AM WEST Airline flies more than ALASKA Airline and AM WEST Airline has higher counts of flights on either arrived on time or delayed.

airdelay_tidy4 <- airdelay_tidy1 %>%
  group_by(Airline) %>%
  gather("Number_category","Number", 3:5) 
airdelay_tidy3[,3:4] <- NULL
kable(airdelay_tidy4)
Airline Destination Proportion_delayed Proportion_ontime Number_category Number
ALASKA Los.Angeles 0.1109123 0.8890877 delayed 62
ALASKA Phoenix 0.0515021 0.9484979 delayed 12
ALASKA San.Diego 0.0862069 0.9137931 delayed 20
ALASKA San.Francisco 0.1685950 0.8314050 delayed 102
ALASKA Seattle 0.1421249 0.8578751 delayed 305
AM WEST Los.Angeles 0.1442663 0.8557337 delayed 117
AM WEST Phoenix 0.0789724 0.9210276 delayed 415
AM WEST San.Diego 0.1450893 0.8549107 delayed 65
AM WEST San.Francisco 0.2873051 0.7126949 delayed 129
AM WEST Seattle 0.2328244 0.7671756 delayed 61
ALASKA Los.Angeles 0.1109123 0.8890877 on_time 497
ALASKA Phoenix 0.0515021 0.9484979 on_time 221
ALASKA San.Diego 0.0862069 0.9137931 on_time 212
ALASKA San.Francisco 0.1685950 0.8314050 on_time 503
ALASKA Seattle 0.1421249 0.8578751 on_time 1841
AM WEST Los.Angeles 0.1442663 0.8557337 on_time 694
AM WEST Phoenix 0.0789724 0.9210276 on_time 4840
AM WEST San.Diego 0.1450893 0.8549107 on_time 383
AM WEST San.Francisco 0.2873051 0.7126949 on_time 320
AM WEST Seattle 0.2328244 0.7671756 on_time 201
ALASKA Los.Angeles 0.1109123 0.8890877 Total 559
ALASKA Phoenix 0.0515021 0.9484979 Total 233
ALASKA San.Diego 0.0862069 0.9137931 Total 232
ALASKA San.Francisco 0.1685950 0.8314050 Total 605
ALASKA Seattle 0.1421249 0.8578751 Total 2146
AM WEST Los.Angeles 0.1442663 0.8557337 Total 811
AM WEST Phoenix 0.0789724 0.9210276 Total 5255
AM WEST San.Diego 0.1450893 0.8549107 Total 448
AM WEST San.Francisco 0.2873051 0.7126949 Total 449
AM WEST Seattle 0.2328244 0.7671756 Total 262
ggplot(airdelay_tidy4, aes(x = factor(Number_category), y = Number, fill = Airline )) +
  geom_boxplot() + 
  labs(x = "Performance", y = "Filght Count") +
  theme(axis.text.x = element_text(vjust = 1, hjust = 0.5)) +
  scale_y_log10()

Figure 7. The overall performance of ALASKA Airline and AM WEST Airline.
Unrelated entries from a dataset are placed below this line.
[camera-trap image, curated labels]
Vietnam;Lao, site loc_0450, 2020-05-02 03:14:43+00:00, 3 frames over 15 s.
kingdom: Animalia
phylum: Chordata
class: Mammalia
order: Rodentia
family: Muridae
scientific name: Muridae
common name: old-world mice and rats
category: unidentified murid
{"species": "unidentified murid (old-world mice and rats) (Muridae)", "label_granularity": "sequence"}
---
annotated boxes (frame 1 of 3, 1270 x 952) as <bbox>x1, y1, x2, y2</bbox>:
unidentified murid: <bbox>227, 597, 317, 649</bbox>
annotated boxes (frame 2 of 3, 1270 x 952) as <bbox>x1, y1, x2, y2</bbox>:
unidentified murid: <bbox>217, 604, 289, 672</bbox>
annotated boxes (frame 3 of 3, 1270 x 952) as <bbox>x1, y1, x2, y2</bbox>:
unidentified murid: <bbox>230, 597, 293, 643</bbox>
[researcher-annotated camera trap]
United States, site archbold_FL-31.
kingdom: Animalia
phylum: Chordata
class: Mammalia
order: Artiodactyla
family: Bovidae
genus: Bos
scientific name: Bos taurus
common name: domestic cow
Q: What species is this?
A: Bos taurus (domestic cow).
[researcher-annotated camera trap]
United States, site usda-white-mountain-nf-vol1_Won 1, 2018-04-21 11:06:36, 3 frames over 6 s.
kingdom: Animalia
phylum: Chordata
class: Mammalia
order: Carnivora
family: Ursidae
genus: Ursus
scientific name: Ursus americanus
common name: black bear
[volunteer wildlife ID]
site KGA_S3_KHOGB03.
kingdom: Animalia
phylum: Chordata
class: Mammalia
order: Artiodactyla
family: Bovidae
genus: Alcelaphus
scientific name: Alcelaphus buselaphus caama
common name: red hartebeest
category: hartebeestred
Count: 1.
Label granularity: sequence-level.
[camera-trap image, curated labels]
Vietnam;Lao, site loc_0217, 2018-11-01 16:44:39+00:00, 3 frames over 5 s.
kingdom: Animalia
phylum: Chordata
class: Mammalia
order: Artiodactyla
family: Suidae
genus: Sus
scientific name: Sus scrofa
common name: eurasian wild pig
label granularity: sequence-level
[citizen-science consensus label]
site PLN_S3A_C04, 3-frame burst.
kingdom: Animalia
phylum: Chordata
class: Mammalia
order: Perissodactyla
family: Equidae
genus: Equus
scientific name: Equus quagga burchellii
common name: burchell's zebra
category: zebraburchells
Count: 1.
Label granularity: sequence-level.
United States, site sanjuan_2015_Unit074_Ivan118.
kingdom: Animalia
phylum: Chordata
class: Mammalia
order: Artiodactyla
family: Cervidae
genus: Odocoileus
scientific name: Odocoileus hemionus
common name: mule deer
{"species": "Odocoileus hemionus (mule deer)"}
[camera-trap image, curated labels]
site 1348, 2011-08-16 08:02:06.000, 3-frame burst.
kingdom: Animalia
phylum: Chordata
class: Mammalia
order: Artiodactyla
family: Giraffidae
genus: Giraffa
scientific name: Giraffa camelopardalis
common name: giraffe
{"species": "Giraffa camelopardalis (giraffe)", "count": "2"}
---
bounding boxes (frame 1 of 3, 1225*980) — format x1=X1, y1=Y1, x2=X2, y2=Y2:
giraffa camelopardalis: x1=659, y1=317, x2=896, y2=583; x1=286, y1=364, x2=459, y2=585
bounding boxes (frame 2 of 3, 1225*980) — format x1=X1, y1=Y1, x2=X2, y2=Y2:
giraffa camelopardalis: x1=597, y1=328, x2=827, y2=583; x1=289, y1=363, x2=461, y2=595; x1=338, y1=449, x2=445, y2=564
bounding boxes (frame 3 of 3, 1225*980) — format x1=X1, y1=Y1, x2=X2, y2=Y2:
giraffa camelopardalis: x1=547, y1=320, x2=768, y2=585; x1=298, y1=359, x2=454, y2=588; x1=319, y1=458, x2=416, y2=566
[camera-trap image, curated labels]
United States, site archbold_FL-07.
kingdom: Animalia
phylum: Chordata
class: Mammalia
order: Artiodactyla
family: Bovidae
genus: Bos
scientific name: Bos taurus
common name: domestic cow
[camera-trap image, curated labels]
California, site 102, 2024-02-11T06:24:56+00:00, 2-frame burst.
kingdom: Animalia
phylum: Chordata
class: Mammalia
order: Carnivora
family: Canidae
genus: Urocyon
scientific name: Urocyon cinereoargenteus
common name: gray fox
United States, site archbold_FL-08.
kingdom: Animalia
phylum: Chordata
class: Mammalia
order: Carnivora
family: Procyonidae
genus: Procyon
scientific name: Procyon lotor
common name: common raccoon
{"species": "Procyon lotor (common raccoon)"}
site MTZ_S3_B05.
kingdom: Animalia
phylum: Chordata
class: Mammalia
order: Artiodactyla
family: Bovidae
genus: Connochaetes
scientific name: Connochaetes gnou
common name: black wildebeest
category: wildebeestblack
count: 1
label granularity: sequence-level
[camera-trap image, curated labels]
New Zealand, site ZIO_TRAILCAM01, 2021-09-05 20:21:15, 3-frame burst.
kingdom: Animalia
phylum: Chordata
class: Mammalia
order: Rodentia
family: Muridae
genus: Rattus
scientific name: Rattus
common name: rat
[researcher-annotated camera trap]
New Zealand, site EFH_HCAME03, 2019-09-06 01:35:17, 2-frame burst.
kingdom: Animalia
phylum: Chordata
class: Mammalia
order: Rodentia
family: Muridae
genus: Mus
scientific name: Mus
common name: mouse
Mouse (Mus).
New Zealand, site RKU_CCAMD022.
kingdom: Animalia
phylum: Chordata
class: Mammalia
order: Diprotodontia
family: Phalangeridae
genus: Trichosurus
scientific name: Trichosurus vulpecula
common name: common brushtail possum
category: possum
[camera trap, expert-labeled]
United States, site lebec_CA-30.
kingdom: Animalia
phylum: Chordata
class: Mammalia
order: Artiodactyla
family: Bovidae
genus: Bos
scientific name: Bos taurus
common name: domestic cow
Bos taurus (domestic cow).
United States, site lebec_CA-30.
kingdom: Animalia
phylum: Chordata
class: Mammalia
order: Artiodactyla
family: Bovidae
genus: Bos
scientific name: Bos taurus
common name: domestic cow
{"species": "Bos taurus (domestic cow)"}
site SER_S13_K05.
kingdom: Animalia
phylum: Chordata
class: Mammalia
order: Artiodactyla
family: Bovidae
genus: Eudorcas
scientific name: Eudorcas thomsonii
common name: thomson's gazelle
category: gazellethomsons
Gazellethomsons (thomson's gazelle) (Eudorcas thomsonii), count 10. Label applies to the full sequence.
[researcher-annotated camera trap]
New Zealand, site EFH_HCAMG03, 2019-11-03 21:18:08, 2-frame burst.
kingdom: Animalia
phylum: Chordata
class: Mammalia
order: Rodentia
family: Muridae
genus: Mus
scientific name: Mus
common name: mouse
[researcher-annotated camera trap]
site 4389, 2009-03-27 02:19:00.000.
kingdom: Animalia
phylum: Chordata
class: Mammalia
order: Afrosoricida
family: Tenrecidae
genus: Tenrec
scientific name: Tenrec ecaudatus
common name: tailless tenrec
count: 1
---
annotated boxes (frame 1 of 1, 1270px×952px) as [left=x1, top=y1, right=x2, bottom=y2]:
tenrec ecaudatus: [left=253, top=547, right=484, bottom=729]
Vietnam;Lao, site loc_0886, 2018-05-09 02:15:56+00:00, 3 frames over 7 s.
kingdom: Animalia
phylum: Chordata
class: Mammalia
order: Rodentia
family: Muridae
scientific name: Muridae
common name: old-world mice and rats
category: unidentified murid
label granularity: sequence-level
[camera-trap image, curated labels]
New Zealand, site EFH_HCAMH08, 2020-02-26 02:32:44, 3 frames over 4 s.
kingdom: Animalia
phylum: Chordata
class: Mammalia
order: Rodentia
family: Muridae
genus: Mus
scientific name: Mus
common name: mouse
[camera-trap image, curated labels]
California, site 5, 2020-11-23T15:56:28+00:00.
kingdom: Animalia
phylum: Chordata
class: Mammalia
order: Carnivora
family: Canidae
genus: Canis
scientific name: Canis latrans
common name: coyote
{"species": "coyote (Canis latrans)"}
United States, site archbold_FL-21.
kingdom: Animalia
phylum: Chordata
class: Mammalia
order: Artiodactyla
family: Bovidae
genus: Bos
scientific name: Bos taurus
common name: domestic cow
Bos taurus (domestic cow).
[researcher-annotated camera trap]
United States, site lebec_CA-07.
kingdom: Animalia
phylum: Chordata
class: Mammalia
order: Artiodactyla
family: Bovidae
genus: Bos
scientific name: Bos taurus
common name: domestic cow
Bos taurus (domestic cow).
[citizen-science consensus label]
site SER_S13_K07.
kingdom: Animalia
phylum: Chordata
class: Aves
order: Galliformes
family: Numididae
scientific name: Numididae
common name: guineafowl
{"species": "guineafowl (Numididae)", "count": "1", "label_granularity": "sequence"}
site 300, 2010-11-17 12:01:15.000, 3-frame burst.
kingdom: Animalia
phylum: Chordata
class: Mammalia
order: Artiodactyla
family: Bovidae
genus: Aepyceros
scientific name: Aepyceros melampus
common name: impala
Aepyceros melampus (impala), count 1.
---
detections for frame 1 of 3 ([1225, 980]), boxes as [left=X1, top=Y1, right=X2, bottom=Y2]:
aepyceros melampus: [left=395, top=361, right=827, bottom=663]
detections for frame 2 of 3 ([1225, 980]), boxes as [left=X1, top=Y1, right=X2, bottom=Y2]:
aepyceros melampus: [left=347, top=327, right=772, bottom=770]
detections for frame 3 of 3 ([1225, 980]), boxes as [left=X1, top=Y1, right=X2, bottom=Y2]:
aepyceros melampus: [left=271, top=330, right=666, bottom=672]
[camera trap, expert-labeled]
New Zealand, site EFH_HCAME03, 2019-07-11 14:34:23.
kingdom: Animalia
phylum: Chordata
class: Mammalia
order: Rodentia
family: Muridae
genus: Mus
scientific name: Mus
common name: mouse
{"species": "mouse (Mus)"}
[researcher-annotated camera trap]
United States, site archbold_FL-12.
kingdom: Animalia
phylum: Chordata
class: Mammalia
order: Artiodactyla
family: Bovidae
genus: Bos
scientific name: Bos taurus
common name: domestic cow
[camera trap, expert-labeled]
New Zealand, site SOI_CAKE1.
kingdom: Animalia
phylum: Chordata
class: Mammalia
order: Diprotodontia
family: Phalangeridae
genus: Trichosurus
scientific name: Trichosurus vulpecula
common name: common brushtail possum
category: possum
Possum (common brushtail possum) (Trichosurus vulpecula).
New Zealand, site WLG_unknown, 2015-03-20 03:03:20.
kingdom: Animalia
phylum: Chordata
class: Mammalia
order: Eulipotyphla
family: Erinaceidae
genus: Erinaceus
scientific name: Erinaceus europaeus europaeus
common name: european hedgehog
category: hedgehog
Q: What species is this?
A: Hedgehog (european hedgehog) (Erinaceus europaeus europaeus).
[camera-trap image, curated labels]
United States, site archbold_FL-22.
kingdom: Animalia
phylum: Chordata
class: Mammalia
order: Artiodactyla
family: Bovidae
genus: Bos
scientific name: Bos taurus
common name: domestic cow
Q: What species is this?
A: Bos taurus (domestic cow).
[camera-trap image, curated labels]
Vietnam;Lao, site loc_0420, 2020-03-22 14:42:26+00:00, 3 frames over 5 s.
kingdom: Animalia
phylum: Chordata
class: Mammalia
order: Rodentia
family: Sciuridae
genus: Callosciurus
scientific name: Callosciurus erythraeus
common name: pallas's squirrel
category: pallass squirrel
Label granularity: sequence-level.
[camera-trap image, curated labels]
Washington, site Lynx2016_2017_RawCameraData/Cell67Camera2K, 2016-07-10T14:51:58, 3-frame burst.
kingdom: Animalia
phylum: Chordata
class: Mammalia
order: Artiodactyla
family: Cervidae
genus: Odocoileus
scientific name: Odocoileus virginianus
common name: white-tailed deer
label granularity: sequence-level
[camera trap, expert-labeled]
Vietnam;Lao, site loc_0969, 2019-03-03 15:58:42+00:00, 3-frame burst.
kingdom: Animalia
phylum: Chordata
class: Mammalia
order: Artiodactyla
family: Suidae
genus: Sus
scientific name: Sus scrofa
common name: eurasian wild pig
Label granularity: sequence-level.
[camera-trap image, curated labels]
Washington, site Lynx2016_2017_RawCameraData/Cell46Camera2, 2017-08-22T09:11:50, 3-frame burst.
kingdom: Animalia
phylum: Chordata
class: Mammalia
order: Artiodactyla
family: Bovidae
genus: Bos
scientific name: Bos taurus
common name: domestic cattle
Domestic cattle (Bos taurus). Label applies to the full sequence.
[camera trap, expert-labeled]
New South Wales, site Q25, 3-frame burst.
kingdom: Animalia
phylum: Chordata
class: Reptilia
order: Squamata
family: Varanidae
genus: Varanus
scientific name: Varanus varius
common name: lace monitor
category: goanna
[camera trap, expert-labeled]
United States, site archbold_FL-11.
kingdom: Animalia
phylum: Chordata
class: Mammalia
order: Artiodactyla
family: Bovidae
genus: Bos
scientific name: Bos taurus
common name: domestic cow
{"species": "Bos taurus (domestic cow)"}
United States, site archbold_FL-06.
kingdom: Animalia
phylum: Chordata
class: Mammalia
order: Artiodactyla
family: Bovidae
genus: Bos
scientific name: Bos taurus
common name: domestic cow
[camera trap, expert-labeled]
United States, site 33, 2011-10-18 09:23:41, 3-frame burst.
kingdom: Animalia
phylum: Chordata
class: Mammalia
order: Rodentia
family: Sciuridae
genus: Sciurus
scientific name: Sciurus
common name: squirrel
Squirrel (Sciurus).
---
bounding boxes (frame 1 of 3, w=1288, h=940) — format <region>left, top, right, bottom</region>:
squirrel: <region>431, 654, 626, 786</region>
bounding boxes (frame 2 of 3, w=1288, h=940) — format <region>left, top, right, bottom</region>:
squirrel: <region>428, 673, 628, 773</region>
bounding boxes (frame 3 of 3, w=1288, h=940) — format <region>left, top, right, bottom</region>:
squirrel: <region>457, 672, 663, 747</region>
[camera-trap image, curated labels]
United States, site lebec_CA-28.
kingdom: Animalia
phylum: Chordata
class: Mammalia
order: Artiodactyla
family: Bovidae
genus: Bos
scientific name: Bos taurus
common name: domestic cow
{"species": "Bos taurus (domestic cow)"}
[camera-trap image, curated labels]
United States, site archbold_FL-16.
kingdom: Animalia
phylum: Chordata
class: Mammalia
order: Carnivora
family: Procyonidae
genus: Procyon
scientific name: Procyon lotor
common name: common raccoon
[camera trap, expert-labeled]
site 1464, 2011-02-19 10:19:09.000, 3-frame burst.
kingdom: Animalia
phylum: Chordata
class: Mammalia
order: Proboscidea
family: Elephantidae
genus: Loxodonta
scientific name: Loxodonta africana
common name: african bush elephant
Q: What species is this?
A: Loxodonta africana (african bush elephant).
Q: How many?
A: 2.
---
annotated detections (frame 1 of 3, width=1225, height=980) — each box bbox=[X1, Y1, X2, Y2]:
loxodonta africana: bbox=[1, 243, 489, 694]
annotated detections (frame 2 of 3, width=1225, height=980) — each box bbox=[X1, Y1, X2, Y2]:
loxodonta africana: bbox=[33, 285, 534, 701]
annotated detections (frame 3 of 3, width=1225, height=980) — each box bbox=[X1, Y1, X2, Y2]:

The median of delayed arrival of ALASKA Airline is smaller than that of AM WEST Airline. On the countrary, the median of on time arrivle of ALASKA Airline is larger than that of AM WEST Airline. These observations suggest that ALASKA Airline did better in on-time performance.